WASHINGTON (Reuters) - Global competitiveness in the U.S. telecom and media sector will hinge on making more airwaves available to keep pace with the booming wireless market, government and industry officials agreed on Wednesday.
Federal Communications Commission Chairman Julius Genachowski said U.S. spectrum infrastructure is being outstripped by consumer demand for new wireless devices, threatening U.S. global leadership in wireless innovation.
“Every month that goes by without tackling this is a month that hurts us from a global competitiveness perspective,” he said during a Brookings Institution discussion on Wednesday.
AT&T Inc Chief Executive Randall Stephenson said 10 megahertz of spectrum, in years past, would last the company four or five years. “Today, we’ll burn through that in about 10 months,” he told the forum on growth through innovation.
The Obama administration has endorsed making 500 megahertz of spectrum available over the next 10 years to meet the growing demand for broadband services.
The FCC hopes to repurpose 120 megahertz of spectrum through incentive auctions where television broadcasters like CBS Corp would voluntarily give up spectrum in exchange for a portion of the proceeds.
Congress must give the FCC authority before such auctions can go ahead.
“It could be one of the areas where Chairman Genachowski is able to attract some bipartisan support when you consider that Congress is looking for ways to reduce the federal deficit,” Medley Global Advisors analyst Jeffrey Silva told Reuters.
House Energy and Commerce Committee Chairman Fred Upton said in a statement issued later on Wednesday that finding additional spectrum for broadband would be a priority this year and legislation would likely include “voluntary incentive auctions.”
The powerful National Association of Broadcasters has said it does not oppose “truly voluntary” incentive auctions if they do not threaten the transmission of free, local television.
Genachowski said he was “hopeful but not certain” that Congress would approve the auctions.

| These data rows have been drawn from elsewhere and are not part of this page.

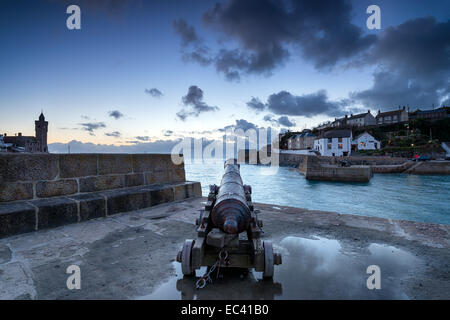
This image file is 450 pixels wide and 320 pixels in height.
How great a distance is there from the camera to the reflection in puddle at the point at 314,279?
Answer: 2.01m

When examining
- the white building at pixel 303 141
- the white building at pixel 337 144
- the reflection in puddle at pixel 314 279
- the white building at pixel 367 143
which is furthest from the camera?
the white building at pixel 303 141

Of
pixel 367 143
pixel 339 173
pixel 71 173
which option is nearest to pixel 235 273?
pixel 71 173

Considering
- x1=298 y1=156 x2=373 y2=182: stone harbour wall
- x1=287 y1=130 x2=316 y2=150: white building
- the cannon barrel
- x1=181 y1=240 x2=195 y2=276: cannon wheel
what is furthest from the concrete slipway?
x1=287 y1=130 x2=316 y2=150: white building

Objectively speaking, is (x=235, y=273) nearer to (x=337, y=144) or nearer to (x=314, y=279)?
(x=314, y=279)

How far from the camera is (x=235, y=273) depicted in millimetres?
2443

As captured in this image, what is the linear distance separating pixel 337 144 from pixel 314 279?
66.6 meters

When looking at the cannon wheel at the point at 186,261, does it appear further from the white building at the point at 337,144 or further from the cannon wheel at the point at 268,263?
the white building at the point at 337,144

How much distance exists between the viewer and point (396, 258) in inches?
108

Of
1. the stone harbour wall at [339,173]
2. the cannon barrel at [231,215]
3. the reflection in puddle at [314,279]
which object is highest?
the cannon barrel at [231,215]

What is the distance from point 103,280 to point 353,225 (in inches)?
152

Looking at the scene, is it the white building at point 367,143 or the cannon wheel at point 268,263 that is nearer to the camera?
the cannon wheel at point 268,263

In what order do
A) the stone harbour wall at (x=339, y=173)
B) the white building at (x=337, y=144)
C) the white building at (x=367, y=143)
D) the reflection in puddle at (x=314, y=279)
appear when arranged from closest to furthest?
the reflection in puddle at (x=314, y=279), the stone harbour wall at (x=339, y=173), the white building at (x=337, y=144), the white building at (x=367, y=143)

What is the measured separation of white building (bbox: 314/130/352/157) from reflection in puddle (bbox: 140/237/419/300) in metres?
64.9

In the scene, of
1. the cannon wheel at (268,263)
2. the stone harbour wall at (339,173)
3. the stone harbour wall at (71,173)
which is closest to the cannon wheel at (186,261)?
the cannon wheel at (268,263)
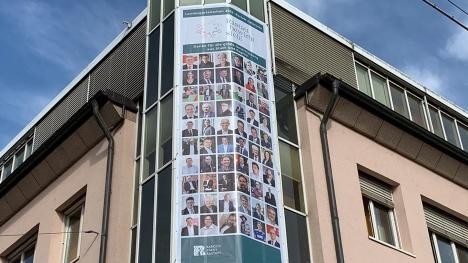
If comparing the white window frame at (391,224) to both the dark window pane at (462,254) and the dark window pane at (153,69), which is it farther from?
the dark window pane at (153,69)

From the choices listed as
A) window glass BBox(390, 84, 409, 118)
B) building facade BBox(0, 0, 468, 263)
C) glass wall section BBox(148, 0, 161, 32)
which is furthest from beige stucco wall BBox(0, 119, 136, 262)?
window glass BBox(390, 84, 409, 118)

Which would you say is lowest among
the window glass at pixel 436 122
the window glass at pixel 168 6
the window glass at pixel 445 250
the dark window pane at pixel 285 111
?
the window glass at pixel 445 250

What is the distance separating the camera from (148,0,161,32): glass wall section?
18031 millimetres

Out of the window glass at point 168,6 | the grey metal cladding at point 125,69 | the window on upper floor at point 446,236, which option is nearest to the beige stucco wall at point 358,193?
the window on upper floor at point 446,236

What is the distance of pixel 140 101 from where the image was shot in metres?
17.9

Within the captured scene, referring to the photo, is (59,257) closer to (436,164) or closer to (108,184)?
(108,184)

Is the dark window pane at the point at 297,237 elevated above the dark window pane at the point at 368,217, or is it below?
below

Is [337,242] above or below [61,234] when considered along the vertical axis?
below

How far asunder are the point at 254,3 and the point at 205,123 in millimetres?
3704

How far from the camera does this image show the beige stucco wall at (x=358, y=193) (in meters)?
15.9

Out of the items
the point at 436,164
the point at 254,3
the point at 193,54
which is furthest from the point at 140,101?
the point at 436,164

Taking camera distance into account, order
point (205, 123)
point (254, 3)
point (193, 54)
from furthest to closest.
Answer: point (254, 3) < point (193, 54) < point (205, 123)

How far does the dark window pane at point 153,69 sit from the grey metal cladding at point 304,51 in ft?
8.66

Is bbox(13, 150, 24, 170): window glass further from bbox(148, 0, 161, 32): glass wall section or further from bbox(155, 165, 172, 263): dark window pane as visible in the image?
bbox(155, 165, 172, 263): dark window pane
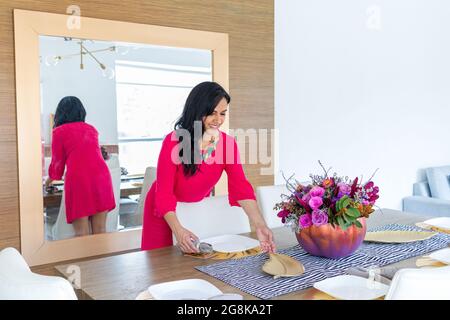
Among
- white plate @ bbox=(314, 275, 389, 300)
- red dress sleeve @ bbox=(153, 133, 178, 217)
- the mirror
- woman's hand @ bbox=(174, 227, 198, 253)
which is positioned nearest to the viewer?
white plate @ bbox=(314, 275, 389, 300)

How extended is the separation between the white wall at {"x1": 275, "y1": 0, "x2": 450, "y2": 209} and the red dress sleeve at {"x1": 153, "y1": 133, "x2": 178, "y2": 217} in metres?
1.63

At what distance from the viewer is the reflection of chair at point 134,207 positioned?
278cm

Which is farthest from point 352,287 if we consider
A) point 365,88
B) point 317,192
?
point 365,88

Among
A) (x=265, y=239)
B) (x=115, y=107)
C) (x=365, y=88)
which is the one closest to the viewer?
(x=265, y=239)

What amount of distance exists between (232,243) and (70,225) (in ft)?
3.63

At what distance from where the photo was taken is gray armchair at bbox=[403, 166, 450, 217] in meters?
4.31

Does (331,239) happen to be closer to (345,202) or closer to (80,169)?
(345,202)

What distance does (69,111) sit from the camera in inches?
100

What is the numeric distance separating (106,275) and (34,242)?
1145 millimetres

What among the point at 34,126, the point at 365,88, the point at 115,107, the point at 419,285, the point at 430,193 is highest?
the point at 365,88

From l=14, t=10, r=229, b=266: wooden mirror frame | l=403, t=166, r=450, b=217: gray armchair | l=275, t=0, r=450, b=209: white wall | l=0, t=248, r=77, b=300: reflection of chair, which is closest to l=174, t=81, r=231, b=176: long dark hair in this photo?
l=14, t=10, r=229, b=266: wooden mirror frame

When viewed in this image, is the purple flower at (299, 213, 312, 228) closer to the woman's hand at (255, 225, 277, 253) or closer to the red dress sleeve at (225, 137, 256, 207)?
the woman's hand at (255, 225, 277, 253)

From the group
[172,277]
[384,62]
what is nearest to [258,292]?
[172,277]

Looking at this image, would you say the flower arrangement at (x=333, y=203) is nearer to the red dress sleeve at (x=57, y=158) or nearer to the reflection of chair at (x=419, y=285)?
the reflection of chair at (x=419, y=285)
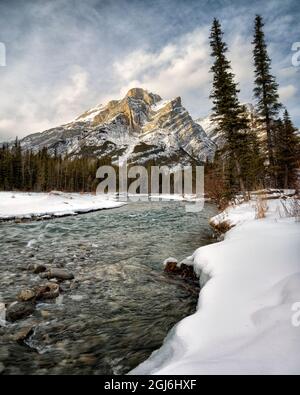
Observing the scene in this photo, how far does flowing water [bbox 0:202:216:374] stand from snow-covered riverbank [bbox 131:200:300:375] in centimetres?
104

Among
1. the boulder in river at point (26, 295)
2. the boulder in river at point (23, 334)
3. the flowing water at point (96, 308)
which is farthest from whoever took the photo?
the boulder in river at point (26, 295)

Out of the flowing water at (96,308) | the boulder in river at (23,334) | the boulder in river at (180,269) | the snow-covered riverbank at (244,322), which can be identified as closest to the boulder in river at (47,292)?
the flowing water at (96,308)

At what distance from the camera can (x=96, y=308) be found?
595 centimetres

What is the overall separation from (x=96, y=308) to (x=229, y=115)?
19.6 meters

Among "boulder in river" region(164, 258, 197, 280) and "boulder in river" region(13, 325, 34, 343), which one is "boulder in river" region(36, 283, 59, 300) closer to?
"boulder in river" region(13, 325, 34, 343)

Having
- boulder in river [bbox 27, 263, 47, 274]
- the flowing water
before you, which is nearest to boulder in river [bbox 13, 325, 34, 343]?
the flowing water

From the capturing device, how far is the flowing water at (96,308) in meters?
4.18

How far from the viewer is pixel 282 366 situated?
2.33 metres

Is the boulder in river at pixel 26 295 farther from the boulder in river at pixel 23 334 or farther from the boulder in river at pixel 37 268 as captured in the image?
the boulder in river at pixel 37 268

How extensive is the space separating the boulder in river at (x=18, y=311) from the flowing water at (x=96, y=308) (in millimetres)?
158

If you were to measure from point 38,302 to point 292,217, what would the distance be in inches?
319

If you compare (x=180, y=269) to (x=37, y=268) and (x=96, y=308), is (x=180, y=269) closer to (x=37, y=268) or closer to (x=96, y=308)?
(x=96, y=308)

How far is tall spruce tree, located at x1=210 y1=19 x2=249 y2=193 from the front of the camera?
21422 millimetres
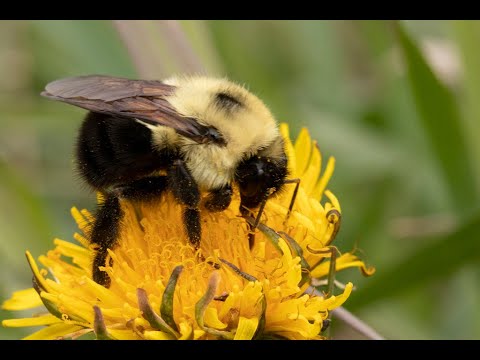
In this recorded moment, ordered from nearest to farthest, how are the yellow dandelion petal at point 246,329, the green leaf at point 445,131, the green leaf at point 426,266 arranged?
1. the yellow dandelion petal at point 246,329
2. the green leaf at point 426,266
3. the green leaf at point 445,131

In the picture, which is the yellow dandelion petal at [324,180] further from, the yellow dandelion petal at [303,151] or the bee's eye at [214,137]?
the bee's eye at [214,137]

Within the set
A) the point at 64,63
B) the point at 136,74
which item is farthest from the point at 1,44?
the point at 136,74

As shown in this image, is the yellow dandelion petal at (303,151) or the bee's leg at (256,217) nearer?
the bee's leg at (256,217)

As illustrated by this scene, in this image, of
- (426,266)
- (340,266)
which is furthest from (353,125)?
(340,266)

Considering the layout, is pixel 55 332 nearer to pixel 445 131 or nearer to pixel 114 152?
pixel 114 152

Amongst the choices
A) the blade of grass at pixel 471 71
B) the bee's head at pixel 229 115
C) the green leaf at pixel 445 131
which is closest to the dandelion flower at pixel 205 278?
the bee's head at pixel 229 115

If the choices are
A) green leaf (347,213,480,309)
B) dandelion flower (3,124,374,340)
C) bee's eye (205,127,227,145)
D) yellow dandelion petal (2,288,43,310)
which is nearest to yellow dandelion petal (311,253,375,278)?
dandelion flower (3,124,374,340)
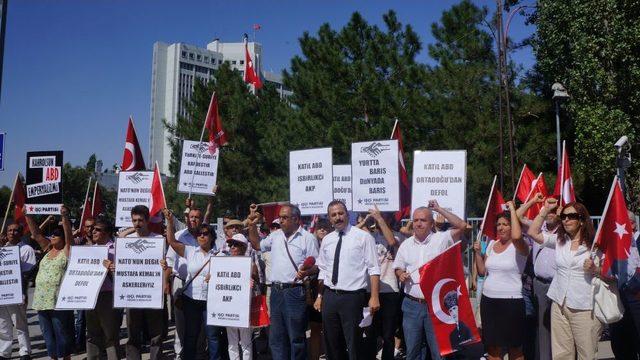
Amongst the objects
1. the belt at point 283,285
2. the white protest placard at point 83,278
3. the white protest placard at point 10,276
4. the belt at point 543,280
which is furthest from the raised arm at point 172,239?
the belt at point 543,280

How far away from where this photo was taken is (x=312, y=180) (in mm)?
7762

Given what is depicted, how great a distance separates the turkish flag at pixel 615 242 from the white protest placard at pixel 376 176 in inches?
96.6

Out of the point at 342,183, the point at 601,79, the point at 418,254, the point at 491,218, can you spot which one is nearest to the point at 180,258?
the point at 418,254

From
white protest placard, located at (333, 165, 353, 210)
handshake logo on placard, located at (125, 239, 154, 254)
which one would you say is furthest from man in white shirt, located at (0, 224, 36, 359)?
white protest placard, located at (333, 165, 353, 210)

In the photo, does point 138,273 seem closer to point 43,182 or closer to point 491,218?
point 43,182

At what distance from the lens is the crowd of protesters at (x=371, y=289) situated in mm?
5520

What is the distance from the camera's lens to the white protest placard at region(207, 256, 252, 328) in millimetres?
6629

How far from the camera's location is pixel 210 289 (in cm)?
672

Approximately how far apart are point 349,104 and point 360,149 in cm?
1515

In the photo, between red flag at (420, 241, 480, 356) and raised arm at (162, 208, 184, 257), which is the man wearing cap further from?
red flag at (420, 241, 480, 356)

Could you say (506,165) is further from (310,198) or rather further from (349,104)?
(310,198)

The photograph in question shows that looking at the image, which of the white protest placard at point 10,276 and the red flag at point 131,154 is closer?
the white protest placard at point 10,276

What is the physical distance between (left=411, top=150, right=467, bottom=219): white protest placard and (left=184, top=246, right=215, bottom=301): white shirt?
2417 mm

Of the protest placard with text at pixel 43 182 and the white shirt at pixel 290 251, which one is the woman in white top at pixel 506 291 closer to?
the white shirt at pixel 290 251
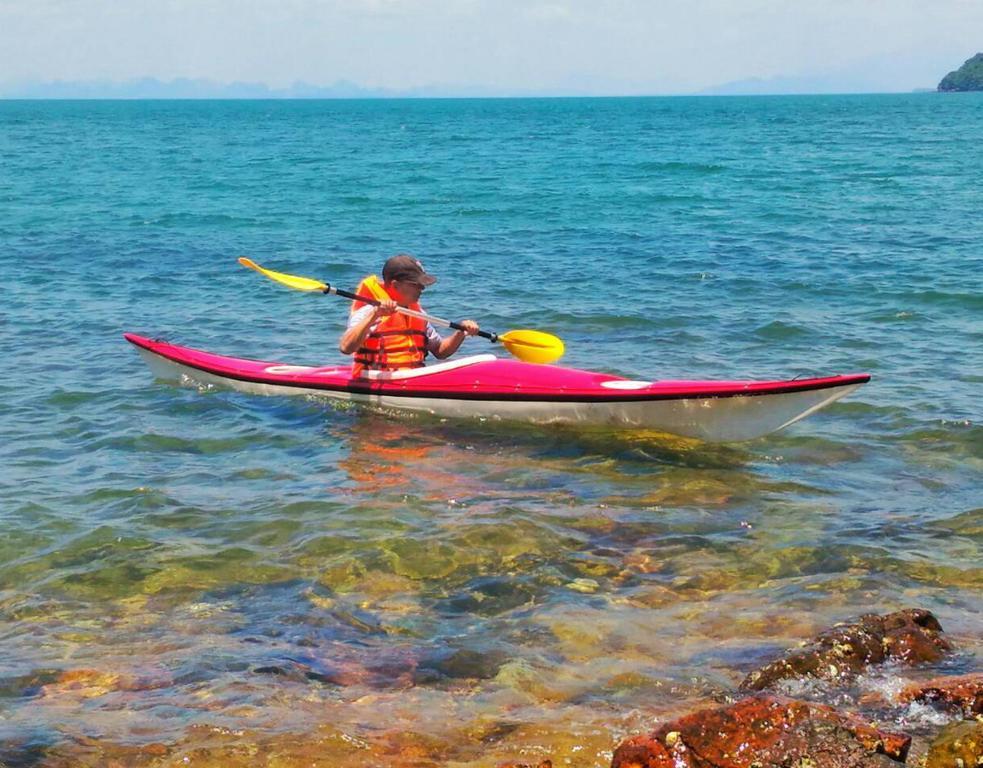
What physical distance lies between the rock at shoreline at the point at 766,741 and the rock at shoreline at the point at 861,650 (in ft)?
2.38

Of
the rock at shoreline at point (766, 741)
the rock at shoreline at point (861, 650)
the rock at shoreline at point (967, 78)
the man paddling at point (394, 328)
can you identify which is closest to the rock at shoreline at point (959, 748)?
the rock at shoreline at point (766, 741)

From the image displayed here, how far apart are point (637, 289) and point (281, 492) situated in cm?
767

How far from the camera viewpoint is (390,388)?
27.7 feet

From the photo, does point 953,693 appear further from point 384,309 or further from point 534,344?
point 534,344

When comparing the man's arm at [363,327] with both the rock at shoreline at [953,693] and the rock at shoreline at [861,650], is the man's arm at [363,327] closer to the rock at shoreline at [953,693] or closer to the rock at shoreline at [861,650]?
the rock at shoreline at [861,650]

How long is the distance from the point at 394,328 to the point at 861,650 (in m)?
5.02

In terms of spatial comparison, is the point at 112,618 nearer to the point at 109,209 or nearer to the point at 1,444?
the point at 1,444

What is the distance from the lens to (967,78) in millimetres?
180250

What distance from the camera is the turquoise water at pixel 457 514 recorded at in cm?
422

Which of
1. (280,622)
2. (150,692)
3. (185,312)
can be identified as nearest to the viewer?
(150,692)

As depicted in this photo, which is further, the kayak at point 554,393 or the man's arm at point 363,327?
the man's arm at point 363,327

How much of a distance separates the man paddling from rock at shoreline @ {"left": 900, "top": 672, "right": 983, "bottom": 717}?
4767mm

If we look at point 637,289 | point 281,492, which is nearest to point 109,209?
point 637,289

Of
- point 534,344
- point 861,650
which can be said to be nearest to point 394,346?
point 534,344
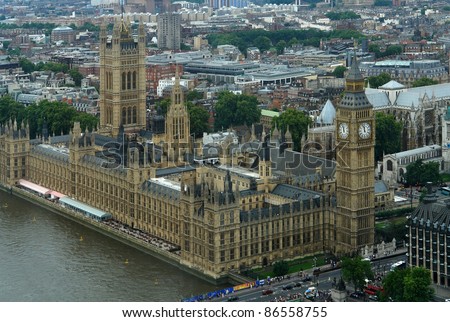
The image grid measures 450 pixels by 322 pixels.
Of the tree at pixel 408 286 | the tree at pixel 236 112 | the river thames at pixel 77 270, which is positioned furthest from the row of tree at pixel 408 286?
the tree at pixel 236 112

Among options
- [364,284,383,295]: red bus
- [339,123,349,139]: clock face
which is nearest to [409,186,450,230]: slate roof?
[364,284,383,295]: red bus

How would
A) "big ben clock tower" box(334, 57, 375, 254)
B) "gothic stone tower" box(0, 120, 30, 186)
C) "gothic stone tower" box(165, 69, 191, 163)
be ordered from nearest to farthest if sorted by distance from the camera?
"big ben clock tower" box(334, 57, 375, 254) < "gothic stone tower" box(165, 69, 191, 163) < "gothic stone tower" box(0, 120, 30, 186)

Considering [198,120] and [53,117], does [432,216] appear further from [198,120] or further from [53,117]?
[53,117]

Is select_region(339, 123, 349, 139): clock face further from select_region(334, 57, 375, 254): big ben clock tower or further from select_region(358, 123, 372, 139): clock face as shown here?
select_region(358, 123, 372, 139): clock face

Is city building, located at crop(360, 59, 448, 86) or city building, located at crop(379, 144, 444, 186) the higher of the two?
city building, located at crop(360, 59, 448, 86)

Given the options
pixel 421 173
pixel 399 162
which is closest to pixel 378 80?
pixel 399 162

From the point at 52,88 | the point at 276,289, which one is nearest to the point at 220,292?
the point at 276,289

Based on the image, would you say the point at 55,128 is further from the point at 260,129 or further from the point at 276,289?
the point at 276,289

Wireless companies have lobbied for help to deal with a looming spectrum crunch as more consumers turn to mobile devices like Apple Inc’s iPad to surf the Web.
Time Warner Chief Executive Jeffrey Bewkes told the Brookings forum that the future of the media industry is in business models that capitalize on wireless devices.
The next big thing, he said, is television, magazine and all other content available on demand on any device — TV, computer, smartphone, tablet.
But to make this a reality at a price the public can afford, “the one brick wall we’re looking at is availability of spectrum,” said AT&T’s Stephenson.
Stephenson said AT&T has spent $11 billion on spectrum over the last three years, and still needs more.
Genachowski told the recent Consumer Electronics Show in Las Vegas that the U.S. government could put more wireless airwaves on the market as early as a year from now if authorized by Congress to share the proceeds with broadcasters.